The variety of vehicles available on the market account for some of the change in use. Commuters worried about biking to work and arriving sweaty and exhausted now have options for a powered ride. It’s much easier to bike home from Kowalski’s with a week’s worth of groceries in a cargo bike. And errands that used to demand a minivan or an SUV don’t seem so impossible on a bike anymore. We are able to travel farther and get more done without having to depend on a car.
Separated Bike Lanes Are Right for Summit
The on-street bikeway no longer works for the way we use Summit Avenue. I’ve offered one reason why already: it’s useless for at least four months out of the year. Snowplows do their best to move snow and ice off the road surface, but even when parked cars aren’t in the way, car tires inevitably track snow and slush back across the bike lane as they move in and out of the parking lane.
The video still I shared earlier suggests another reason: No one enjoys being sandwiched between moving cars and potentially swinging car doors. The city said as much in a recent survey of St. Paul residents. When asked, “What would make you bike more in St. Paul?” the top response was “more separated bikeways.” Farther down, respondents added, “better snow clearing.”
Section 2 of the 90% draft plan includes comments from the 60% version from November. Again, when asked what the most important elements were, at the top of the list were trees and separated bike lanes.
This is what we want. It’s what would make more of us more comfortable in giving the bike a try. But if we build it, will they come? Are we sure that building new bike infrastructure translates to increased bike use? Yeah, pretty sure.
Perhaps the most straightforward reason to upgrade Summit’s bike lane from the current in-street configuration to a separated bike lane is that it is most appropriate for the amount of vehicle traffic the street sees every day, according to industry best practices.
It’s About People. It’s About Us.
Things are looking up. Our rodent climatologist notwithstanding, spring is coming. We know that it’s bound to bring a slushy snowstorm or three, and at least one more cold snap. But the light is returning, Hallelujah! In another week or two, I may not need the headlamp to find my way home. In a month, maybe I can switch out the studded tires. Lord willing, stepping onto the bus won’t require launching over a snowbank to get there. And let’s hope we won’t need new shocks and struts for the family wagon.
------
_Directive 1_. In the final paragraph of the Summit Avenue bike lane piece above, list each thing the writer hopes will no longer be needed or necessary as spring arrives.
_Directive 2_. Proceed with the Summit Avenue bike lane piece, beginning right after its final sentence.
------
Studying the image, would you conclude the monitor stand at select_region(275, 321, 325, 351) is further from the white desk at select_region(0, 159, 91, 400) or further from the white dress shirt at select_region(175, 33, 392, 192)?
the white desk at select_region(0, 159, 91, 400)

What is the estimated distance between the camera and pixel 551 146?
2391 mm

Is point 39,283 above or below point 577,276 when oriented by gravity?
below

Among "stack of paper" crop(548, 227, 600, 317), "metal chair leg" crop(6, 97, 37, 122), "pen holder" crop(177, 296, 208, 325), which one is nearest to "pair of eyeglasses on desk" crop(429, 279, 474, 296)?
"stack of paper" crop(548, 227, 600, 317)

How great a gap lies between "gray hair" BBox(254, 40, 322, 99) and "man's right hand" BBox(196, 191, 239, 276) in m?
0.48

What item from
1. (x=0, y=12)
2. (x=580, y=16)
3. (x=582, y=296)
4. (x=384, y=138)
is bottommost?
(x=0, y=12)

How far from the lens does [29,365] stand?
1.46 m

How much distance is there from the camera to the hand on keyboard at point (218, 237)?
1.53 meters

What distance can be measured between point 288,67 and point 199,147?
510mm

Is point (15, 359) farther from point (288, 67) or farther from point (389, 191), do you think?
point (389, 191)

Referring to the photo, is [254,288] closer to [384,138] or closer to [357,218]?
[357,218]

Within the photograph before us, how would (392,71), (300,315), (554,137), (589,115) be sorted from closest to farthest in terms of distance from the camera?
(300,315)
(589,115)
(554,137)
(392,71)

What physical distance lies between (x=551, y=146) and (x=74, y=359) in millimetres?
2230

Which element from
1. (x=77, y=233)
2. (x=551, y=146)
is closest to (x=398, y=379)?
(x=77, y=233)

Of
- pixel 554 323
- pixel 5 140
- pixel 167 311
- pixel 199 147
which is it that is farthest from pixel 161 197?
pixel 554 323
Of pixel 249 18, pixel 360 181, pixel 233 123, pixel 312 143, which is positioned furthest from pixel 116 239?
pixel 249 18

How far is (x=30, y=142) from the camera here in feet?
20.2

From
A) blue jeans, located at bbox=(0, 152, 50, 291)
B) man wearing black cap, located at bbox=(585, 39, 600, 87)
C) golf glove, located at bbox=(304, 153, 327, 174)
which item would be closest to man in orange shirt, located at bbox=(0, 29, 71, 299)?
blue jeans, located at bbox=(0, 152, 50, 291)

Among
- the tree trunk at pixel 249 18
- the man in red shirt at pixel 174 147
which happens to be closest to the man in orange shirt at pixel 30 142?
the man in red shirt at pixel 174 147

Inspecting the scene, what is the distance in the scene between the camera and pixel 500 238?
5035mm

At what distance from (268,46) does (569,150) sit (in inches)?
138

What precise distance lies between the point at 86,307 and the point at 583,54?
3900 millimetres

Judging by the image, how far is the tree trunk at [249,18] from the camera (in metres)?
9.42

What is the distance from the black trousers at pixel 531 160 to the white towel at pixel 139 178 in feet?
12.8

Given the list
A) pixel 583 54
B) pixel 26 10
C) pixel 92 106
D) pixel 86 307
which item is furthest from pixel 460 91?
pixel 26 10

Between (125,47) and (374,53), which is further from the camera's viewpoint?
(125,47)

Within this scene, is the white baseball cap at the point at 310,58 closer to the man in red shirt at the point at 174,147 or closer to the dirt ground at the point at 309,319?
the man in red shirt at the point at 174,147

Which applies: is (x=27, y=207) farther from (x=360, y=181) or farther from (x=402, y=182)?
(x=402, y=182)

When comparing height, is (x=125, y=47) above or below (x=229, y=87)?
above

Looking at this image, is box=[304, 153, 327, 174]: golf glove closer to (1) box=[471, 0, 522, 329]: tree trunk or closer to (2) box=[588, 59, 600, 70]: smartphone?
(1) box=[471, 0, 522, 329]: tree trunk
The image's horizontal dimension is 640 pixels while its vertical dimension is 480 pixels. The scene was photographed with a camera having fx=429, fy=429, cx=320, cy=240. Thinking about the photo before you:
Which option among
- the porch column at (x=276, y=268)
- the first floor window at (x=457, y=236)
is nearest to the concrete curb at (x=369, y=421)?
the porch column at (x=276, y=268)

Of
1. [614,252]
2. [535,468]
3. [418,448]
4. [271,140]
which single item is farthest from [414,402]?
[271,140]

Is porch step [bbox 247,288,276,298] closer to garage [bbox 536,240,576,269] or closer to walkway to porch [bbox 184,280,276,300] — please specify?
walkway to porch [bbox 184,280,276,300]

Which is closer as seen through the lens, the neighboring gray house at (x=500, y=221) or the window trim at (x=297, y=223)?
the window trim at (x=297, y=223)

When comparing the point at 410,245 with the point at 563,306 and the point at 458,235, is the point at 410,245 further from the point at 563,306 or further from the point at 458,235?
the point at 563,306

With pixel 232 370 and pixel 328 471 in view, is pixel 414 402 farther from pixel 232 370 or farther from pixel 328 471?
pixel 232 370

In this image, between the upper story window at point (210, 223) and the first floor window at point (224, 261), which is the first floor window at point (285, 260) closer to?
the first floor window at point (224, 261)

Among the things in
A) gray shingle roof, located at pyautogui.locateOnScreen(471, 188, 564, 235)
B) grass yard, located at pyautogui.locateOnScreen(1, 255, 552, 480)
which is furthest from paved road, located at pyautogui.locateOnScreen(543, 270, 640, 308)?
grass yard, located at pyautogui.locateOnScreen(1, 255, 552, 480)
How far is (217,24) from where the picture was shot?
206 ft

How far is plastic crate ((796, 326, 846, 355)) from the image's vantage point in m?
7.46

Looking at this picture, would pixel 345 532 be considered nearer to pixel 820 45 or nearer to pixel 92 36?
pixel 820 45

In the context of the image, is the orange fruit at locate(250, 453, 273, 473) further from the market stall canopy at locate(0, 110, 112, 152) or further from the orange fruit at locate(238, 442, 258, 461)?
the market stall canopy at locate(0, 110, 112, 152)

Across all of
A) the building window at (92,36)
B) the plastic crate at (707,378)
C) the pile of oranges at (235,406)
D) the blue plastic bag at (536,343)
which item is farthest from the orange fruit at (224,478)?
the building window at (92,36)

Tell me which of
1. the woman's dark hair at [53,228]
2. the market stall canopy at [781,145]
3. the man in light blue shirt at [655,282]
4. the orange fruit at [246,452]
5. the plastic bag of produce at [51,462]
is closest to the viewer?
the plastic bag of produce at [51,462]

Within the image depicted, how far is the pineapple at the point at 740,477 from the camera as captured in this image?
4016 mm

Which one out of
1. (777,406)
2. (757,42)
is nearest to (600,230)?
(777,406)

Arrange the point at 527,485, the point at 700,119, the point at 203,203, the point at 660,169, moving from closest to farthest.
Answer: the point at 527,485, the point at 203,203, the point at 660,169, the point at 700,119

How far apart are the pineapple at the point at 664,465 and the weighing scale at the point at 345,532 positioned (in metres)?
------
_Exercise result 1_.
- A headlamp to find the way home
- Studded tires
- Launching over a snowbank to step onto the bus
- New shocks and struts for the family wagon

_Exercise result 2_.
Sometime in April, we will be watching and waiting, as St. Paul Parks and Recreation delivers its baby to the City Council for consideration. There will be sturm und drang. But it will be OK. I have faith that with time, and more light, it will become clearer that whatever shape this project takes, it will ultimately be about people. Cyclists, yes. But also people who use all manner of mobility machines: electric scooters, electric wheelchairs, personal mobility scooters, longboards and one-wheels. The other night I was coming home from work, when I encountered a rider on an electric unicycle. That thing was fast! All of us are choosing to get around in different ways than what used to be the “default.” I hope it points the way to how more of us will choose to live: more sustainably, and happier.
Having ridden on the off-street path along Johnson Pkwy, if that’s the prototype for the Summit plan, it’s not a very good one. Anyone planning to use the proposed off-street Summit Avenue route for commuting from DT St. Paul to the river, should plan on a very slow, cautious ride, and be prepared to stop at every crossing, whether it be a driveway or an intersection with another street.
Anyone riding to get somewhere, using the bike as an alternative to driving rather than simply as an occasional leisure activity, is going to be safer crossing the intersecting roads and driveways along with the relatively high speed motor vehicle traffic rather along with the slow moving pedestrian traffic on the sidewalk. Riding a bicylcle on a sidewalk, even if it’s a separated bicycle-only sidewalk, is not a great idea.
It seems to me, the barrier separated path on Plymouth Avenue between the river and Wirth Parkway is a much better design.
The “crossing-driveways will be worse” with a separated bikeway argument I find curious. Please help me understand it.
At present, one who bikes on the conventional bike lane on Summit Avenue must indeed pass many driveways and curb cuts and yes much watch for vehicles backing out. This isn’t new.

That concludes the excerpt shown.